I went to sleep last night with gen fic in my head and woke up with slash. At some point, this has simply got to stop. Anyway, you're getting the gen fic, because it's much shorter -- a double-drabble, as it turns out -- and because it's less disturbing. Sadly, it's also much less hot and probably a lot less interesting, but at least I wrote something that's not a random snippet of dialog from a story that's never going to happen.
So, one tiny ficlet on the subject of the Doctor and language:
Title: Paleolinguistics
Fandom: Doctor Who
Length: 200 words
Rating/warnings: G-rated. Spoilers for "The Sound of Drums."
Paleolinguistics
The TARDIS makes it unnecessary to learn new languages; it doesn't make it impossible. At least, not if you understand how it works. And if you have a Time Lord brain it's a simple perceptual trick to hear the sounds as they're uttered and the translation simultaneously in your mind.

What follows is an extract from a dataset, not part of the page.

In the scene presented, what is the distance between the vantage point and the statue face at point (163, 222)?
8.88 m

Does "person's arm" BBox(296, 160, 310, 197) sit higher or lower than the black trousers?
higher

The Doctor speaks English fluently, and has for a very long time. He uses it more than he uses his own language; it helps him avoid expressing too many concepts that won't translate for most of the people he knows. He even thinks in it, surprisingly often. He likes its fluidity, the ease with which it lends itself to wit and wordplay, even if it lacks the precision of his native tongue.
When he takes up the phone to speak to the Master, he does so, unthinkingly, in English. He's expecting the conversation to be difficult, but he's not at all prepared for what the sound of the Master's reply, uttered in Gallifreyan, does to his hearts. Though perhaps he should have anticipated it. A language with one speaker is a dead tongue. A language with two is alive.
He doesn't go back to English for a very long time.